## Given text

Services provided by state run prisons are limited and usually at a higher cost than at private prisons due to having to hire outside contractors to perform many of those services like drug and alcohol counseling. Programs are more streamlined to meet the needs of offenders as per the mandates of the court. Completion of these programs is at a lower level as compared to private prisons, but as aforementioned, this may be due to the high rate of transfer of offenders within the state systems.
By the laws of our states offenders who are convicted and incarcerated are considered wards of the state and many believe that as such, the state is responsible for housing and caring for these offenders. Moral arguments have been made as to whether it is the permissible to contract out responsibilities that should be the burden of the state. Private prisons have been questioned on their authority to impose requirements that would affect an offender's sentence, by extending that sentence for example with the loss of good time for failure to participate. A number of other issues come into question as well, specifically with due process and liability issues and who becomes responsible for these when housed by a cooperation motivated by money rather than the oversight of the government and courts (Austin, J., & Coventry, G., 2001).

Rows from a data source
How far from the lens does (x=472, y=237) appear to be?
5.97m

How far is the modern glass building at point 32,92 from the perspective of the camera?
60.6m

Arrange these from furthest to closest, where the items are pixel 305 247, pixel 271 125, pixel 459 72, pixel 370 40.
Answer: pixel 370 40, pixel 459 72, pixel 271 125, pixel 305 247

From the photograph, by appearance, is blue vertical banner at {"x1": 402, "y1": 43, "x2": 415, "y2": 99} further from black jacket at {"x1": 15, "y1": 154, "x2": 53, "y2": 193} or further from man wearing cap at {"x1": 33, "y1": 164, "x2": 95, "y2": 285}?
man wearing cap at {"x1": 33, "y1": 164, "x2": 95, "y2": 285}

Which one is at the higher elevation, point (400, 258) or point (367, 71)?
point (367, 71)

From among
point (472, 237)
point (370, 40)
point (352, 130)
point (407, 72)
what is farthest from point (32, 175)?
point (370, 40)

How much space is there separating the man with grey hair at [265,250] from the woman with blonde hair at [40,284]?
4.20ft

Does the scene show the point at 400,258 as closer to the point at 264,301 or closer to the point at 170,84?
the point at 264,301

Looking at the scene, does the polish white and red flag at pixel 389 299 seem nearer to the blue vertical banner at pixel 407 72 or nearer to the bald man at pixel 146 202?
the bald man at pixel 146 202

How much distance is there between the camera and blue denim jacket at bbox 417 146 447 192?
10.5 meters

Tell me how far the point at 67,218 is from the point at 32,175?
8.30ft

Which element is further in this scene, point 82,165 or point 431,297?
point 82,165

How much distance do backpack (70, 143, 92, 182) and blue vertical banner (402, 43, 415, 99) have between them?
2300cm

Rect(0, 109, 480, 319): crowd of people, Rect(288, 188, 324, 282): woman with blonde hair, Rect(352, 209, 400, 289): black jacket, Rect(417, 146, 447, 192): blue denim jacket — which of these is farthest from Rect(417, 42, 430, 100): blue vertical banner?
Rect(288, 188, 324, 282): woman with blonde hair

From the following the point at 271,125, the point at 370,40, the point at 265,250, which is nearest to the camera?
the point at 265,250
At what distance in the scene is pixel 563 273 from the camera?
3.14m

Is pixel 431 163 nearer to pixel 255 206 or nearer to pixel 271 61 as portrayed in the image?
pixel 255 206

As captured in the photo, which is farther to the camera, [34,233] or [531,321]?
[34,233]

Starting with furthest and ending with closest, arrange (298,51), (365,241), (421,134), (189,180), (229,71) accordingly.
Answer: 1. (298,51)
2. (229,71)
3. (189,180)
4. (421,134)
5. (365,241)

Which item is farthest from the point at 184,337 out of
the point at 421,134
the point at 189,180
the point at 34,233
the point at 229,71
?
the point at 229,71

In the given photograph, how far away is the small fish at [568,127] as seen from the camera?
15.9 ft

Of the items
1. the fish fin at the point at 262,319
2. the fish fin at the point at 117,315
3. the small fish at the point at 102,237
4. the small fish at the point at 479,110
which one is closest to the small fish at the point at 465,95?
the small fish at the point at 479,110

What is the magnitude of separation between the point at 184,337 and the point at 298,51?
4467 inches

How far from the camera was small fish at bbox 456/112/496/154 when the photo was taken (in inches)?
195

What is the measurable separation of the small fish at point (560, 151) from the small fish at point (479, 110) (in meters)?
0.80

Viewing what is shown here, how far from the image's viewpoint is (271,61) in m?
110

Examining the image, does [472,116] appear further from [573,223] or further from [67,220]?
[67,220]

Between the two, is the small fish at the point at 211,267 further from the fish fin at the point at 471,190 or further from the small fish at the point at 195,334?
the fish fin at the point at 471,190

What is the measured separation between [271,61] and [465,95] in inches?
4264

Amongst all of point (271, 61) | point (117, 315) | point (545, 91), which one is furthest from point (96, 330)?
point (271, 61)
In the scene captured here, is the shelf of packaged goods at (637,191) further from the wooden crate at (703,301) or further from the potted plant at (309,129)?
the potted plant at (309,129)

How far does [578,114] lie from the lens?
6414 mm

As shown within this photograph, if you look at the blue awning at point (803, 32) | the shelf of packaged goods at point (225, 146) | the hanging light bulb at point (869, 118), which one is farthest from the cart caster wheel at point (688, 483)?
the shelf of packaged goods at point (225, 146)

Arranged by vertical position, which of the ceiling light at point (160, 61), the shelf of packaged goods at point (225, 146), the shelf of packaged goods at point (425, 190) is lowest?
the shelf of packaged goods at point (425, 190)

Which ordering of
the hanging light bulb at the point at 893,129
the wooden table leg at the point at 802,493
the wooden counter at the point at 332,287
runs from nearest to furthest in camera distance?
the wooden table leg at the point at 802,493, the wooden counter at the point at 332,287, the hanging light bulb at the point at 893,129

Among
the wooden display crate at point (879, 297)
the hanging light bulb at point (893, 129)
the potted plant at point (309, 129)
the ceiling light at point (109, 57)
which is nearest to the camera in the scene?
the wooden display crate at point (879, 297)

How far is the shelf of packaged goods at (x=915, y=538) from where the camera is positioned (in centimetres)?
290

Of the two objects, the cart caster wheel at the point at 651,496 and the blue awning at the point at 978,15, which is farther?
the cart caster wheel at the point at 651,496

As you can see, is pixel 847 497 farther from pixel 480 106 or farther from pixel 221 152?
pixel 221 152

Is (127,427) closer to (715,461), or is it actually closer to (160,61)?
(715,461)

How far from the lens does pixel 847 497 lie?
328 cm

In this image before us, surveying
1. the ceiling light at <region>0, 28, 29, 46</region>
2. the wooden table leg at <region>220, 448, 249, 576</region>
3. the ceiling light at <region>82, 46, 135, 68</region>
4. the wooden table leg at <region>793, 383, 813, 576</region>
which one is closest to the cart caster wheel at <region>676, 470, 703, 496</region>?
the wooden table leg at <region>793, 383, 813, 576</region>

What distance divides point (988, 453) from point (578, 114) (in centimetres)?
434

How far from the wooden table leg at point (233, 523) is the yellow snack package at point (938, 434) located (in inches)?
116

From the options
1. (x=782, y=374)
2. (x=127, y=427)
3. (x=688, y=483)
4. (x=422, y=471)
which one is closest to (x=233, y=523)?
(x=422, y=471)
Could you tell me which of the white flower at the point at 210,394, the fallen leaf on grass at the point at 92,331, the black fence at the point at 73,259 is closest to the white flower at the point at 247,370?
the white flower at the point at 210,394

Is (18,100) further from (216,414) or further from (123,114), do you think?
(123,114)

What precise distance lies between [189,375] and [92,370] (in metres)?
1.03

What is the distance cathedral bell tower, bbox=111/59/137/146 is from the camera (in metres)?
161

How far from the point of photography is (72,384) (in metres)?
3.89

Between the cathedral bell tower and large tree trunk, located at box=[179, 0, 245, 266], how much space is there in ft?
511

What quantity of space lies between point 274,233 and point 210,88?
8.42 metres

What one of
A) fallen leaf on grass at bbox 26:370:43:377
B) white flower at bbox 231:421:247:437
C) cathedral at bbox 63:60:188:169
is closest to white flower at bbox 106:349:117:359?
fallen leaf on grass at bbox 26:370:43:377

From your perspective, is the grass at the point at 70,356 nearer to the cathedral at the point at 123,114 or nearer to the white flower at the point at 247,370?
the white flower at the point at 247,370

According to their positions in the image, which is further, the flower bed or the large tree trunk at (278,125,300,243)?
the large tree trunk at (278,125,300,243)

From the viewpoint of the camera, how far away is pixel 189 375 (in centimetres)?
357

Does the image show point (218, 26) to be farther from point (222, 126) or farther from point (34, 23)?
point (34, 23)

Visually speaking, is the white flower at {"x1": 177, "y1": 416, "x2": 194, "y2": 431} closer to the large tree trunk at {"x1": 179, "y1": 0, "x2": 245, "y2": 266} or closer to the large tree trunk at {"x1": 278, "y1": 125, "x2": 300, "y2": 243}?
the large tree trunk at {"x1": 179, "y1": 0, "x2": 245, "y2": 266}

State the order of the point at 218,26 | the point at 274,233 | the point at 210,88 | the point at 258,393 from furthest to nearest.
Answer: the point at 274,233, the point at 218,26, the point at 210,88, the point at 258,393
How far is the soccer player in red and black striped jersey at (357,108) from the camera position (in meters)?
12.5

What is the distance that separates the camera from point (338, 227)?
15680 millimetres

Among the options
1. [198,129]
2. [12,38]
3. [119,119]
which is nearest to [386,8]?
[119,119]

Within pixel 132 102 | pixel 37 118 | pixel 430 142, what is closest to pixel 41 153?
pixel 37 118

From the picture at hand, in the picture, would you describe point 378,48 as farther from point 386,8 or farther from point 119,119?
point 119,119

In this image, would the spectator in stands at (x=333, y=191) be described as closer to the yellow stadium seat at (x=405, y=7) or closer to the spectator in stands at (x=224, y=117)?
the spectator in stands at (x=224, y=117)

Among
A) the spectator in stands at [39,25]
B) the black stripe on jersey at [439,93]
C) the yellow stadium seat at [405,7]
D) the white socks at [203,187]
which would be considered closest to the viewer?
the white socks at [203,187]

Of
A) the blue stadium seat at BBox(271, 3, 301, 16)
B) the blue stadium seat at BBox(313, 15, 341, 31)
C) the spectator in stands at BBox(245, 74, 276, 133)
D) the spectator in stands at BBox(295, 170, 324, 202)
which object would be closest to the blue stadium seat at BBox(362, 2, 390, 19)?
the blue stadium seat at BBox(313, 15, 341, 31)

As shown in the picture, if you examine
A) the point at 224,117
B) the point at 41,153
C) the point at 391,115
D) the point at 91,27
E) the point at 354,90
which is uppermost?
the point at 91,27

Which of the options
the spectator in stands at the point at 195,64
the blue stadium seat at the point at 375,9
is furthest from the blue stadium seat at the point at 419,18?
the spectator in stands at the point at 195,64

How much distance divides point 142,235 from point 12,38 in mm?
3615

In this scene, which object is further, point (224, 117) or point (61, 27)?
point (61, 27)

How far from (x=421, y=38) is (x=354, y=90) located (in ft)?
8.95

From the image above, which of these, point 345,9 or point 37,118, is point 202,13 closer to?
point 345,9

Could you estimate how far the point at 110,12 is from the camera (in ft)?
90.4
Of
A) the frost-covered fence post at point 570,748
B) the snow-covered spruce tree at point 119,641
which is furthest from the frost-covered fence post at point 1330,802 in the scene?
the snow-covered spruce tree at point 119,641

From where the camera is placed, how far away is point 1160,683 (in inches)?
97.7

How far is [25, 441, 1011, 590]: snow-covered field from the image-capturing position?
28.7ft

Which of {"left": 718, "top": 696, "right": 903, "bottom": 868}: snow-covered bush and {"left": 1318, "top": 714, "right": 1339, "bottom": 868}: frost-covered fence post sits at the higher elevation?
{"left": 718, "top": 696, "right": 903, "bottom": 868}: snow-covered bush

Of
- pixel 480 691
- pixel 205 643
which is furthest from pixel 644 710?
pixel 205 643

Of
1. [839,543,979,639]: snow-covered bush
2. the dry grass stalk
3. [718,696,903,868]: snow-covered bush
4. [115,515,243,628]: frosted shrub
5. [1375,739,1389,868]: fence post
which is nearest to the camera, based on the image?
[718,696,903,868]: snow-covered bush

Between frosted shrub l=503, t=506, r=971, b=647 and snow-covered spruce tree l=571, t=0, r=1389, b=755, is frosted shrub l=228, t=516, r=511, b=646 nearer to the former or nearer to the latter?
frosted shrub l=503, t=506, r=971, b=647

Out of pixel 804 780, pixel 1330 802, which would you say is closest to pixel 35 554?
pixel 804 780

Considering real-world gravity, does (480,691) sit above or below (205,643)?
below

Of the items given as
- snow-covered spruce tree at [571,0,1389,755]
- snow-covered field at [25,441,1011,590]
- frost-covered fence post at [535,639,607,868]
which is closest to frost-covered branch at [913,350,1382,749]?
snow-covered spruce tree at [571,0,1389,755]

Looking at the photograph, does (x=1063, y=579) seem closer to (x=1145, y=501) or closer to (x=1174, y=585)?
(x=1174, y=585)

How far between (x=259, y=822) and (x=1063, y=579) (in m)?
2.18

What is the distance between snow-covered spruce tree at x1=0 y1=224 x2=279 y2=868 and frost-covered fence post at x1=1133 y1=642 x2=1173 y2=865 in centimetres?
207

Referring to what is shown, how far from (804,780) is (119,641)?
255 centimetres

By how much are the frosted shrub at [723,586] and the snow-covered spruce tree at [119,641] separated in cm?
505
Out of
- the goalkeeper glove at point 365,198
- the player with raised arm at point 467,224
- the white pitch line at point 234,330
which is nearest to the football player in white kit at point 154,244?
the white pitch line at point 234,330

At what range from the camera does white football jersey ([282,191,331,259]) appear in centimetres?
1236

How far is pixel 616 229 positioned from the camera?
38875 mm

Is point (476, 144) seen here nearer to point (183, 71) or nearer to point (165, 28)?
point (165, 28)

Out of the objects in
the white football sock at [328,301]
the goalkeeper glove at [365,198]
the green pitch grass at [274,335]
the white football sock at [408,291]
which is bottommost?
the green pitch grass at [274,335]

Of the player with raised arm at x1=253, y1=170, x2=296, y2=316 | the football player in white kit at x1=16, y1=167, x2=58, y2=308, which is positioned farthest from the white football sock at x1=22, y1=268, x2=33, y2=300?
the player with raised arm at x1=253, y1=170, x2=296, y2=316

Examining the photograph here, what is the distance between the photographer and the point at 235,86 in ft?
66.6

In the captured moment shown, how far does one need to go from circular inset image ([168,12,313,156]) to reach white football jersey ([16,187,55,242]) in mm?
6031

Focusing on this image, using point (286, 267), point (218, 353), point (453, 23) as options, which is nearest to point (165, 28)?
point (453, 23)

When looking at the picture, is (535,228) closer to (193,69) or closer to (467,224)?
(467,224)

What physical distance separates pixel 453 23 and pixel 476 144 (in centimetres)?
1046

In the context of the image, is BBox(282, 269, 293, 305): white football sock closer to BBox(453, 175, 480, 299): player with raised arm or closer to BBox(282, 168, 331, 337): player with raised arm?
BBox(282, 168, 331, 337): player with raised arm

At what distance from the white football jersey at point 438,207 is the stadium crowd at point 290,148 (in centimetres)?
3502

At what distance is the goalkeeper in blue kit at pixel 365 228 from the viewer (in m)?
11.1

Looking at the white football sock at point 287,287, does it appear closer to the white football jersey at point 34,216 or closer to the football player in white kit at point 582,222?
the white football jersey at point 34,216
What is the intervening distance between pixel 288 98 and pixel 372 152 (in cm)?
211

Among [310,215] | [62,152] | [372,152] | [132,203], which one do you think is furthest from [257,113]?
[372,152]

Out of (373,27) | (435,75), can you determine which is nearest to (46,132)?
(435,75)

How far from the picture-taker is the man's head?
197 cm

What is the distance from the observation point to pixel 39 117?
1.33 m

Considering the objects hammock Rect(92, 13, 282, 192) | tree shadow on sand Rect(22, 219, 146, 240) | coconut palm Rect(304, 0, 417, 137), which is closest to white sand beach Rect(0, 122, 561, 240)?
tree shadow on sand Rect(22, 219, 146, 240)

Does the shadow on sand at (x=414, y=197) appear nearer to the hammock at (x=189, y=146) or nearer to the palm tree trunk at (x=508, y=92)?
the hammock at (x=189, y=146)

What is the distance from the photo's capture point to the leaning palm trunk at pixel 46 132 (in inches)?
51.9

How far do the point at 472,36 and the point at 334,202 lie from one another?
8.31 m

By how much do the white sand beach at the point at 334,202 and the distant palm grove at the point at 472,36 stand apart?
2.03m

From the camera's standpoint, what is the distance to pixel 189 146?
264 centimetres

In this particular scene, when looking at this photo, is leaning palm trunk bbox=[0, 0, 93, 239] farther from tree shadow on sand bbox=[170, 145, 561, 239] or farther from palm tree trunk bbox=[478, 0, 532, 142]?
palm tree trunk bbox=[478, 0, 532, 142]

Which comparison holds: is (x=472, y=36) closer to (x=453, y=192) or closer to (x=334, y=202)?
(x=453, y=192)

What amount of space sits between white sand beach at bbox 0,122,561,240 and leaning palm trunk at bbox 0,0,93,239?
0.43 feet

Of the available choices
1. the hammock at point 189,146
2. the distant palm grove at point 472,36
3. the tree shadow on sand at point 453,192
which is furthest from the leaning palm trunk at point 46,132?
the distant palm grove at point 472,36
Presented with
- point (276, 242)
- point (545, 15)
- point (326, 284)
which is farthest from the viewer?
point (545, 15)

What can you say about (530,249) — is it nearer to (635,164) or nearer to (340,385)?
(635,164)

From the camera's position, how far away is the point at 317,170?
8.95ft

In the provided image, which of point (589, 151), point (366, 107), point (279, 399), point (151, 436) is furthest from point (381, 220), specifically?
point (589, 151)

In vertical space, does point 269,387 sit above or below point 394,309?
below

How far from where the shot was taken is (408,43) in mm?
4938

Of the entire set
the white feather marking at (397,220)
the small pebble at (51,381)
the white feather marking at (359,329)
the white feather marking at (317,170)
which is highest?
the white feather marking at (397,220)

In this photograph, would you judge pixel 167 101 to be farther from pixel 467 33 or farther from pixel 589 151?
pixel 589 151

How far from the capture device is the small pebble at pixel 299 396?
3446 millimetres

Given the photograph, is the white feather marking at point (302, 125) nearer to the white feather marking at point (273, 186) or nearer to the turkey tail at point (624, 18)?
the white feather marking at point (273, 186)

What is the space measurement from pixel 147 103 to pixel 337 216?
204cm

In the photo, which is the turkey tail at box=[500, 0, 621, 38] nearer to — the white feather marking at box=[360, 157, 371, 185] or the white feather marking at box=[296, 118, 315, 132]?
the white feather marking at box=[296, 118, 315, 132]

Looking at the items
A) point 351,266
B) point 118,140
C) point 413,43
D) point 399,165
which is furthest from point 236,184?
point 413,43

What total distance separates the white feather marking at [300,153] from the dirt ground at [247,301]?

## List of tasks
A - Repeat the part of the passage on state and private prisons that begins at the words "By the laws" and stops after "Coventry, G., 2001).".
B - Write what follows the last sentence of the passage on state and private prisons.

## Answers in order
A -
By the laws of our states offenders who are convicted and incarcerated are considered wards of the state and many believe that as such, the state is responsible for housing and caring for these offenders. Moral arguments have been made as to whether it is the permissible to contract out responsibilities that should be the burden of the state. Private prisons have been questioned on their authority to impose requirements that would affect an offender's sentence, by extending that sentence for example with the loss of good time for failure to participate. A number of other issues come into question as well, specifically with due process and liability issues and who becomes responsible for these when housed by a cooperation motivated by money rather than the oversight of the government and courts (Austin, J., & Coventry, G., 2001).

B -
Private prisons are not answerable to state legislatures because they are not owned by the state with respect operations. Much of how these prisons operates is determined by a board of directors whose primary motivation is to make money for the company. Usually the only means of oversight is by state facilities providing staff to act as a conduit between the state from where the offenders come from and the private facility where they are housed. This arrangement is usually part of the contract that is established between the two parties.
Private prisons have their advantages the biggest of which is that they do not cost as much to run as public prisons. Private prisons have the advantage of building cheaper facilities, staffing them with cheaper labor. Many private prison offer programming and many of the needs that state prisons provide. These are obviously the things that make private prison competitive and a viable option. While there are many reasons not to utilize private prisons, it really comes down to risk management on the part of the state. If the risks are acceptable to the state, then private prisons may provide the relief they seek. Private prisons are viable, and with the proper contractual protocols in place and monitoring by state governments who contract with private prisons, they can be utilized effectively.